Analisis Yuridis terhadap Perceraian Diluar Pengadilan Menurut Kompilasi Hukum Islam dan Fiqih Islam

Rezeki, Siti Sri
Artikel jurnal Premise Law Journal • 2015


A wedlock is the main element in establishing a harmonious family with full of love and affection so that legal norm which regulates it is needed in marriage. It is needed to arrange the right, obligation, and responsibility of each family member in order to set up happy and prosperous family. However, there are, of course, many problems which occur in a family life which might about a divorce. A divorce can be claimed by a husband or a wife to Religious Court although there are also divorces which are claimed out of court which will do harm to the wife and the children since it is illegal according to law and KHI (Compilation of the Islamic law). The problems of the research were as follows: how about the regulation on a divorce which was claimed out of court, how about the legal consequence of a divorce which was claimed out of court according to KHI and the Islamic Fiqh, and how about a divorced claimed out of court could have its legality according to KHI and Law No. 1/1974. An out of court divorce is never regulated in KHI which requires a divorce to be claimed in court, as it is stipulated in Article 115, while in the Islamic Fiqh, there is no explanation about it in the Koran and Hadist so that it can be made a law through ijtihad (interpretation through reasoning and judgement of the Koranic code) in the form of ijma' (consensus of opinion) and qiyas (analogy).
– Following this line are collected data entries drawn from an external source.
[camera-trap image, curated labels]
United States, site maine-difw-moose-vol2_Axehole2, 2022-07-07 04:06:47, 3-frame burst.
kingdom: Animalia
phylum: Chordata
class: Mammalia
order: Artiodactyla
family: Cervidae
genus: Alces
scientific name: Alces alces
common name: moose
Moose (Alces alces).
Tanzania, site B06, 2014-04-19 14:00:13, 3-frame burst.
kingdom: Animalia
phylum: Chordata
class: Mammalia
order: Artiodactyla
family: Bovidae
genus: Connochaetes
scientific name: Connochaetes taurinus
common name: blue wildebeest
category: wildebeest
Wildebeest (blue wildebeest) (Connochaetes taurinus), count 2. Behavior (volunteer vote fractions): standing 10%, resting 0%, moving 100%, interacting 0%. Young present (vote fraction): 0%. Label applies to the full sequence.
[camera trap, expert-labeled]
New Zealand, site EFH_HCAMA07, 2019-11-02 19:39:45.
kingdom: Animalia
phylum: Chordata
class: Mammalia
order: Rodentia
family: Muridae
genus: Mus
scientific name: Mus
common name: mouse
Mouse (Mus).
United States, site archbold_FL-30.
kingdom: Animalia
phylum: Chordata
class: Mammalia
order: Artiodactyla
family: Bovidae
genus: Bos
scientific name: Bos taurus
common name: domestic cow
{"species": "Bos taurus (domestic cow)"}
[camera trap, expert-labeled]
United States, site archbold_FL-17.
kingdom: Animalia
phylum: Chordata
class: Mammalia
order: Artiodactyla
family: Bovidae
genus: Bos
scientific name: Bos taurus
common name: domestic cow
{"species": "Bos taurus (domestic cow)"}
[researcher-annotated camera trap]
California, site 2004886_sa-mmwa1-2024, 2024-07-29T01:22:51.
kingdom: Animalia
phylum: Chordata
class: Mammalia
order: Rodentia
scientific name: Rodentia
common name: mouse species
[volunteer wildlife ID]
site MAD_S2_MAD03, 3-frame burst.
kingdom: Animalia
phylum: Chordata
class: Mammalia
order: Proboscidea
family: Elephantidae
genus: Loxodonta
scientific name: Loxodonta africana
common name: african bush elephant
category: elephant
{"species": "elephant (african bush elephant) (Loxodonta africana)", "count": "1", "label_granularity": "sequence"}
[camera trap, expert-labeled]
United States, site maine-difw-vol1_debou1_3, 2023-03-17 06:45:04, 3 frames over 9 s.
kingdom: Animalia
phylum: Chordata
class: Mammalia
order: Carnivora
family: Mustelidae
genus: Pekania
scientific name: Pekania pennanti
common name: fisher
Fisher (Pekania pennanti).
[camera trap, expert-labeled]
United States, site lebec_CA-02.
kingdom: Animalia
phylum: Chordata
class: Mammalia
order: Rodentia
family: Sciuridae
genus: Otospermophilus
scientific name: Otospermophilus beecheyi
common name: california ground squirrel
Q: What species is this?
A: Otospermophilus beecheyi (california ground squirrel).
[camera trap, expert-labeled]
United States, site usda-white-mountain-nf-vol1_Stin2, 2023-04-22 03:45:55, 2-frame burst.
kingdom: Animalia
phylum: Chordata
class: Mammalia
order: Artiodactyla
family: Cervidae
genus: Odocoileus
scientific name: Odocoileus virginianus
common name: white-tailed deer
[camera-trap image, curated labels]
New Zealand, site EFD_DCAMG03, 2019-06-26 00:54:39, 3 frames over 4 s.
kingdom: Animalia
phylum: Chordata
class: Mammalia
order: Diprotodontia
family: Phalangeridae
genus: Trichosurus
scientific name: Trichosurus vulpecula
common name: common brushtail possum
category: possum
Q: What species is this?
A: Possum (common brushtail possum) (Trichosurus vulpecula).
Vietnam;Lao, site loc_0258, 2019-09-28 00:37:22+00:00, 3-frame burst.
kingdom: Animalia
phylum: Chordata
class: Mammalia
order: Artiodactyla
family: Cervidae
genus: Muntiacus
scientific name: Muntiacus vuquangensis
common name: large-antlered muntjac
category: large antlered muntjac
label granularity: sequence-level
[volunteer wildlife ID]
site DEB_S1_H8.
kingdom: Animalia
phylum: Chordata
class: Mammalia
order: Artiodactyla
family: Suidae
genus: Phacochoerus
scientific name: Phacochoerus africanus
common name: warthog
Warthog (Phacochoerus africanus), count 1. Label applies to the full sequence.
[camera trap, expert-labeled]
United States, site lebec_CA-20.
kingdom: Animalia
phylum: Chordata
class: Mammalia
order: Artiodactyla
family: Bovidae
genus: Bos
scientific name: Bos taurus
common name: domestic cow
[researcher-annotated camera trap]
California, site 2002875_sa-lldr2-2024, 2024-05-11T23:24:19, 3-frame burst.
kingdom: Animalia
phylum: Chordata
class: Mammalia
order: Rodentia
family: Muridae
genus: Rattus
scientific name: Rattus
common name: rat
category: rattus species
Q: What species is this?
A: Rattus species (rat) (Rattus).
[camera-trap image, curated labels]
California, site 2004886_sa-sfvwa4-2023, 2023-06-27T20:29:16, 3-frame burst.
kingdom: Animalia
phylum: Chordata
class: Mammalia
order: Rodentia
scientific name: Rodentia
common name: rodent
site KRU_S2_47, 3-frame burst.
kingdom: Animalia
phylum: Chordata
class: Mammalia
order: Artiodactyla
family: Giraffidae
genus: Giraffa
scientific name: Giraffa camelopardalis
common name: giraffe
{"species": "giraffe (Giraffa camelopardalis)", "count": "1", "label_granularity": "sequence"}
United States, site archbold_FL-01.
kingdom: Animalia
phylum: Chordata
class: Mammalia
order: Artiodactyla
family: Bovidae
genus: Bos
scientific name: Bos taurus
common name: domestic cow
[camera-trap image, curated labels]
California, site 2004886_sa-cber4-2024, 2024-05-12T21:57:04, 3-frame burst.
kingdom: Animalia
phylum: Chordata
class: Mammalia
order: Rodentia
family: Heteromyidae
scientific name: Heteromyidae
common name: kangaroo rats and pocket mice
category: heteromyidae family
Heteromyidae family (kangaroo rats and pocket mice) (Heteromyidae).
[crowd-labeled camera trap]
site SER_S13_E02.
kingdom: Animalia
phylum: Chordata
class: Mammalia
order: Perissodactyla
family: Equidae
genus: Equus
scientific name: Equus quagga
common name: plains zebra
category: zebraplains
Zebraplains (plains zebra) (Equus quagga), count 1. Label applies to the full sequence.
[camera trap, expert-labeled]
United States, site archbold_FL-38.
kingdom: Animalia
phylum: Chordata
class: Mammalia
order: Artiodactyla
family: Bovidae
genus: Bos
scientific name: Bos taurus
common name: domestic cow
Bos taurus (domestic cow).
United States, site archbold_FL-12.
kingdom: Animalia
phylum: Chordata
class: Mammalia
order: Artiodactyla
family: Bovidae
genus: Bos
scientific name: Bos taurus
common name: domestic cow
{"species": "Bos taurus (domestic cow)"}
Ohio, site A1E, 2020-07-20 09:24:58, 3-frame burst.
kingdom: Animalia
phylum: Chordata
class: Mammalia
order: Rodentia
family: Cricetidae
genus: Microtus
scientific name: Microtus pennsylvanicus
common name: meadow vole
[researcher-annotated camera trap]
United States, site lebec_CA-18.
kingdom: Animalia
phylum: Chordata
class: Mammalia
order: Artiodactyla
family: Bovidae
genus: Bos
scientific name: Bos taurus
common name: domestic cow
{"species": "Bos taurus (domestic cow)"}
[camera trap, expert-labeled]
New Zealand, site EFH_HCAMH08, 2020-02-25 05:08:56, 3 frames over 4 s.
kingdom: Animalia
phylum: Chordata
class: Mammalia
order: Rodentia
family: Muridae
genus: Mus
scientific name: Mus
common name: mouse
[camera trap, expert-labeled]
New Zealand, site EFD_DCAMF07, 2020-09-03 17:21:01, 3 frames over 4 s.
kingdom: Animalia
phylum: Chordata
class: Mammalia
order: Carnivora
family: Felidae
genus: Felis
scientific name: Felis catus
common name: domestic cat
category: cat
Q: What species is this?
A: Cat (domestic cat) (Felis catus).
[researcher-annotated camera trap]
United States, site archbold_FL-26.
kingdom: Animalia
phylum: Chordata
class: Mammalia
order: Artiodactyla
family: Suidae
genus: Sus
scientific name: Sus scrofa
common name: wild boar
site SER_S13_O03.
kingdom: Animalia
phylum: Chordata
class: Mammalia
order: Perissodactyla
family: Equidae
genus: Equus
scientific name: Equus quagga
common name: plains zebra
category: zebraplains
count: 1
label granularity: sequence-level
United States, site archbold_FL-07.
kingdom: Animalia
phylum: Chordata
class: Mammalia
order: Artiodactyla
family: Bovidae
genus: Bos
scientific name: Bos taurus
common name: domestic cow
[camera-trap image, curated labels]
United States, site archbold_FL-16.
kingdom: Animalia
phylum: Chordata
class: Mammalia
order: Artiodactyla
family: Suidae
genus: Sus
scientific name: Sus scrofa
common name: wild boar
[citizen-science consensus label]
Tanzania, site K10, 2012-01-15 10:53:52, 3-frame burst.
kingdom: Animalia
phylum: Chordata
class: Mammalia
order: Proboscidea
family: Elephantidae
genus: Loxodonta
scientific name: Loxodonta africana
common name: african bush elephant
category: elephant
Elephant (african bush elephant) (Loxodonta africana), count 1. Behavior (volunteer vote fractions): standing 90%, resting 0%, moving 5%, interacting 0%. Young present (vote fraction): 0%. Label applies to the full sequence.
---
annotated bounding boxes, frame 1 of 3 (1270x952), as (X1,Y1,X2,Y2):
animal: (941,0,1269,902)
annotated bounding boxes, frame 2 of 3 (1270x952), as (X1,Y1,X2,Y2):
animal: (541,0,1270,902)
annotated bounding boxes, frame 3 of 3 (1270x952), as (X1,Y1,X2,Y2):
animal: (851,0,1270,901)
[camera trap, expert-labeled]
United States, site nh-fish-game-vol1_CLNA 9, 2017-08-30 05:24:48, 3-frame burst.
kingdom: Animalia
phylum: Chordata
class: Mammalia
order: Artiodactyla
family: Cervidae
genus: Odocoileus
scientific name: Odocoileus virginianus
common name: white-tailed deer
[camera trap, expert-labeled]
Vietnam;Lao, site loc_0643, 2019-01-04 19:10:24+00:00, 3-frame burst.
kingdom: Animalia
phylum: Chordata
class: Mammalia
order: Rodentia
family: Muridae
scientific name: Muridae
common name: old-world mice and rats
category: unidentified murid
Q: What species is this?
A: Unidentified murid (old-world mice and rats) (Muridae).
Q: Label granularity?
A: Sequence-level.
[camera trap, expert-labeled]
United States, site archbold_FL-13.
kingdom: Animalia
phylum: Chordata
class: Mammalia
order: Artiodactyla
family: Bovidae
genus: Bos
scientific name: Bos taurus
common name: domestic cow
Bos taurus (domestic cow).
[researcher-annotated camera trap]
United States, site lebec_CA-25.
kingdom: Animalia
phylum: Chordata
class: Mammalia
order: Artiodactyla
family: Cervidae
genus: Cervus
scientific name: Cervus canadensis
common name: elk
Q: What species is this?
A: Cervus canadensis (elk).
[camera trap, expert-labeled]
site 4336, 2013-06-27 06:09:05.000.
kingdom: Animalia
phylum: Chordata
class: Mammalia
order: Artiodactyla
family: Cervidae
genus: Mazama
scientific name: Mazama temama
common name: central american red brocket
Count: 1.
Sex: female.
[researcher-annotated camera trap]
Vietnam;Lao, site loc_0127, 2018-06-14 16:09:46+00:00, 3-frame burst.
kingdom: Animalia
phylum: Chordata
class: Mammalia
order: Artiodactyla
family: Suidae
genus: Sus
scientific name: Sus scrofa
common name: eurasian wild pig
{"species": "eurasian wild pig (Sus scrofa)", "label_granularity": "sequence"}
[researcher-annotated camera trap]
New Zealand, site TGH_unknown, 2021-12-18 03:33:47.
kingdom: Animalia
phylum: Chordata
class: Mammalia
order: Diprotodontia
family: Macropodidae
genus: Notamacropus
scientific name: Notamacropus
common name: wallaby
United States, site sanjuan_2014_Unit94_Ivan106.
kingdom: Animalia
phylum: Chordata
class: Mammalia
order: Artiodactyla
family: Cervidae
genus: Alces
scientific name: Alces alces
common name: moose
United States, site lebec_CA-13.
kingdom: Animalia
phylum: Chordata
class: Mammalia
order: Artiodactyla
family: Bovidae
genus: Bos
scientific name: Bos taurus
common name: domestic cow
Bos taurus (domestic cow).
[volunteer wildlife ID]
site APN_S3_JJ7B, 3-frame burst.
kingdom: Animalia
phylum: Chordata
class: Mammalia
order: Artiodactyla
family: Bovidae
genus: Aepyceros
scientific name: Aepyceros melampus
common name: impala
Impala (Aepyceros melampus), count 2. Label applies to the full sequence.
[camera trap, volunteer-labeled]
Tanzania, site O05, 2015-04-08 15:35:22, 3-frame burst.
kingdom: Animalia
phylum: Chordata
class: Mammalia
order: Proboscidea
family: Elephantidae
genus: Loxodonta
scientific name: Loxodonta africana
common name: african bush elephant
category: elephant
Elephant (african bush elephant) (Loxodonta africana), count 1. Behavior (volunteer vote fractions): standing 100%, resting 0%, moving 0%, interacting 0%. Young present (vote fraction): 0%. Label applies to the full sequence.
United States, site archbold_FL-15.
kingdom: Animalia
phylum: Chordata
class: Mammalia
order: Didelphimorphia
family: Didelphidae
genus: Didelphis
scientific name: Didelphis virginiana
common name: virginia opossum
Thus, a divorce which is claimed out of court, according to KHI, is valid only in the religious law, but it is illegal in the State law because it is not claimed in the Religious Court. Here, both wife and husband do not have certificates of divorce which have legal force. Therefore, the divorce is valid in the Islamic law, and the relation between husband and wife is broken off. A divorced wife can still have mut'ah (enjoyment) from her ex-husband, and she can be remarried afte her iddah (period during which a divorced woman is not allowed to remarry) is over. According to four Imam Mahzabs, the mother has the right to take care of the under-age child, and the allocation of joint property depends on the agreement between the couples. KHI do not legalize an out of court divorce since it brings about disadvantage to the wife and her children and hampers the administration of residential affairs.